# Shenzhen exposure-weight demo (grid / H3 hex)

This notebook computes **user ? spatial-unit exposure weights** (grid or H3 hex) in lunch/dinner windows using `poi_visit_aggregator`.

Outputs (per city):
- grid: `user_grid_time_strict_filled_<city>.parquet` + `qa_summary_strict_filled_<city>.csv`
- hex: `user_hex_time_strict_filled_<city>.parquet` + `qa_summary_hex_strict_filled_<city>.csv`

Two common workflows:
1) **Visualize existing outputs (recommended)**: set `EXPO_DIR` to the folder that contains the two output files.
2) **Run export (slow)**: set `RUN_EXPORT=True` and configure `STAYPOINTS/UUID_TABLE` plus `GRID_META` (grid) or `HEX_META` (hex).

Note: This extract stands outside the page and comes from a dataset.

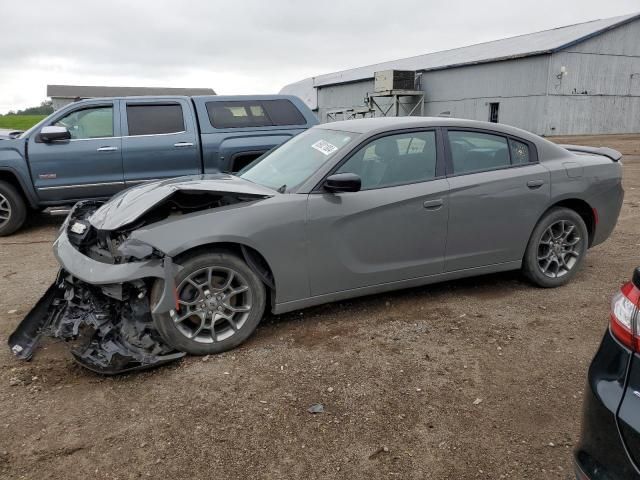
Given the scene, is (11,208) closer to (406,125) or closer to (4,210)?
(4,210)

Tip: for stability/performance, put `tmp_root` and DuckDB temp on a local disk (Colab: `/tmp`, Windows: e.g. `C:\temp`).


In [None]:
from __future__ import annotations

from pathlib import Path
import os
import sys

import numpy as np
import pandas as pd

# --- Colab detection ---
try:
    from google.colab import drive  # type: ignore

    IN_COLAB = True
except Exception:
    IN_COLAB = False


def _find_repo_root(start: Path) -> Path:
    p = start.resolve()
    for parent in [p, *p.parents]:
        if (parent / "pyproject.toml").exists() and (parent / "poi_visit_aggregator").exists():
            return parent
    return start.resolve()


# --- Colab bootstrap (Drive + optional clone) ---
# If you open this notebook directly in Colab (not opened from the repo),
# keep CLONE_REPO_IN_COLAB=True to clone the repo into Drive and add it to sys.path.
CLONE_REPO_IN_COLAB = True
COLAB_TARGET_DIR = Path("/content/drive/MyDrive/Script/Module")
COLAB_REPO_PATH = COLAB_TARGET_DIR / "poi_visit_aggregator"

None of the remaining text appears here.